Berechtigterweise deutete die junge Frau meine Verwirrung als pures Unverständnis. „Renja ist eine der angesehensten Eheberaterinnen der zentralregierten Länder. Sie hat sogar eine Lizenz für ein sogenanntes Obdach der traurigen Herzen“, rief Erren aufgebracht und schnaubte wie ein bockiges Pferdchen. Bei ihrer hageren Gestalt und den schwer herabwallenden Stoffballen gewann man schnell den Eindruck, dass an ihr sehr leicht etwas kaputtgehen konnte.
„Eheberatung ...“, verstand ich. Doch Erren kam gerade erst in Fahrt.

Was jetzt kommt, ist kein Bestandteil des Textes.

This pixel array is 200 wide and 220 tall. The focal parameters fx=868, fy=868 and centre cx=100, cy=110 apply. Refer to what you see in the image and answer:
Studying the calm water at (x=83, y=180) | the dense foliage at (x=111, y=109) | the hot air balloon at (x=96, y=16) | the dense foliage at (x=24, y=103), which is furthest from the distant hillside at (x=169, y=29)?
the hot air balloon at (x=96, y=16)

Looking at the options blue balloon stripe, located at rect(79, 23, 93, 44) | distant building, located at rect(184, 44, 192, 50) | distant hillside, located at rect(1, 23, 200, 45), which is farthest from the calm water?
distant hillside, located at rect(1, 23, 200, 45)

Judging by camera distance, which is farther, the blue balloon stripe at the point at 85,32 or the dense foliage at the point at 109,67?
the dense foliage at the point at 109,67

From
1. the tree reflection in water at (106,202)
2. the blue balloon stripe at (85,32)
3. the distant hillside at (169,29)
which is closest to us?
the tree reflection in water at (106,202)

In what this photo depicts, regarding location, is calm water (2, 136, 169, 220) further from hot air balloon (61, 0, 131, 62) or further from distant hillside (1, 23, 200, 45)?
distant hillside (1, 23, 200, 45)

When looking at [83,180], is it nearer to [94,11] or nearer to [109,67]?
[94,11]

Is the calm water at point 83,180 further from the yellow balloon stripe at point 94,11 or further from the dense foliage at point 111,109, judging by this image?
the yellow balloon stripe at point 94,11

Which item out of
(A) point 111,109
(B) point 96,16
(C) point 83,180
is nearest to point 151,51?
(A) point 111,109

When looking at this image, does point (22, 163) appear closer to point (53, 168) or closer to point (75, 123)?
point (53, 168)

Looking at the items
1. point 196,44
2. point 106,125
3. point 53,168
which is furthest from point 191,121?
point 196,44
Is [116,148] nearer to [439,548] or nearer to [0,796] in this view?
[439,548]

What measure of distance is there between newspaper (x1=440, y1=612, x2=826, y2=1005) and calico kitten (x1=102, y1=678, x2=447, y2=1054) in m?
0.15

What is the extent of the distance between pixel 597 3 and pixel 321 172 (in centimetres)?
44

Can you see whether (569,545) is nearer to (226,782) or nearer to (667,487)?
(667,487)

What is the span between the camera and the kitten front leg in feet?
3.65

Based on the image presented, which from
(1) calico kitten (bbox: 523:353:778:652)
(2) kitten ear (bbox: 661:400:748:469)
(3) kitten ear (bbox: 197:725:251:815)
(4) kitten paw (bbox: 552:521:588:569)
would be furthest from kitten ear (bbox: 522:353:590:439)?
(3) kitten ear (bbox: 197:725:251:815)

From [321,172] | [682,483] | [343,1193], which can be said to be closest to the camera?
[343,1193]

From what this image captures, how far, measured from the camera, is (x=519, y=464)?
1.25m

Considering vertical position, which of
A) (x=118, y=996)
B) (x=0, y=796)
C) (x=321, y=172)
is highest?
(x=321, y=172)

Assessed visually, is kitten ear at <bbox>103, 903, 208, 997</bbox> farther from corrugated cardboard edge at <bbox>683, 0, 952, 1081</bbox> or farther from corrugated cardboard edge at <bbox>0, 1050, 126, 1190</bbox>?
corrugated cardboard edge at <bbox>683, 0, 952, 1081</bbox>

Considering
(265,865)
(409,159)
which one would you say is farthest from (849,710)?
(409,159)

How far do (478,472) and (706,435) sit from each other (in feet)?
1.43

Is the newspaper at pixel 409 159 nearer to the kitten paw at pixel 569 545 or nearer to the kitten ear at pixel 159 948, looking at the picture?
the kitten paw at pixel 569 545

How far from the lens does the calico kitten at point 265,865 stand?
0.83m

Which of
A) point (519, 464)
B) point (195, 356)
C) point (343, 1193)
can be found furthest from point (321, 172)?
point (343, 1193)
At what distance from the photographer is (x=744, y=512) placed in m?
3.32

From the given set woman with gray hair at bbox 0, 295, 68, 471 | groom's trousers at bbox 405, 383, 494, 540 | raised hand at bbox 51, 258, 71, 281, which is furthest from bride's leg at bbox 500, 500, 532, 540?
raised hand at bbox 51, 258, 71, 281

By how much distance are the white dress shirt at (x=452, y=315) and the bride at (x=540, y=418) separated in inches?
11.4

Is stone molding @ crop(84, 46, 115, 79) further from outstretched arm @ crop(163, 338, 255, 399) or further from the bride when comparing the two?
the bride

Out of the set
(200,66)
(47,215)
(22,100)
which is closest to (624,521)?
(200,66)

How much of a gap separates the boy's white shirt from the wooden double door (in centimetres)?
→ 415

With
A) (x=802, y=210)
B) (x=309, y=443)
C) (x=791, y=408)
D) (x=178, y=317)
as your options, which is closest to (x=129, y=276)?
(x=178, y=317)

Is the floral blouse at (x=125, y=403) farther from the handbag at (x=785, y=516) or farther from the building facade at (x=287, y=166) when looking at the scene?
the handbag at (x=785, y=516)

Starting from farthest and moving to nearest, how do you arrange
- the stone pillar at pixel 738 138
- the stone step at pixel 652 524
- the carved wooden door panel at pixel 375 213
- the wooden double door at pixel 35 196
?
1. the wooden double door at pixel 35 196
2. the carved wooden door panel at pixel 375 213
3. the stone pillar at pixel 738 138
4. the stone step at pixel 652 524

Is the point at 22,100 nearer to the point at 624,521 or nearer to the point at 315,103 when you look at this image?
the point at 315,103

„Junger Mann!“, versuchte sie mich zurechtzuweisen. „Wenn sich nicht schleunigst etwas an deiner Einstellung und deinem Verhalten ändert, wirst du nicht mehr viel von deiner Herzensdame haben. Das versichere ich dir.“
„Erren“, mischte sich Renja endlich ein, „er ist nicht deswegen hier.“
„Ach, so einer bist du!“, fauchte Erren und schaltete noch einen Gang nach oben. Zum Glück griff ihre verzögerte Erkenntnis gerade noch rechtzeitig nach der Notbremse. Verdutzt blinzelte sie die rundliche Empfangsdame an. „Aber weshalb ist er sonst hier?“
„Er hat lediglich ein Lager für die Nacht gesucht“, erwähnte Renja mit gezielter Beiläufigkeit und wischte unsichtbaren Staub aus dem Plüschbezug von ihrem Tresen.
„Nur so zum Schlafen und weiter nichts?“ Erren schien verwundert. „Letzte Woche hast du noch davon geschwärmt, dass kein Gast ohne einen gewissen Grund zu dir kommt. Schon gar nicht, wenn er vorhat, über Nacht zu bleiben. – Es hatte mit einer Art Mücke zu tun“, grübelte sie.
„Erren“, sprach die beleibte Frau gedehnt.
„Was genau versteht man in diesem Land unter Eheberatung?“, erkundigte ich mich, wobei ich versuchte, möglichst ortsfremd zu wirken.
„Stimmt“, sagte Erren, „mit einer Art von Mücken hatte es nicht das Geringste zu tun ...“
„Meinst du vielleicht Marktlücke?“, schlug ich vor.
Prüfend starrte sie mich an.
„Ich glaube, das ergibt sogar Sinn“, sprach sie langsam und jedes Wort sorgsam platzierend. In einer maschinellen Bewegung drehte sie sich zu Renja. Diese wich mental einige Schritte zurück.
„Du warst viel zu stolz auf deinen ganz besonderen Filter“, stellte Erren spitzfindig fest.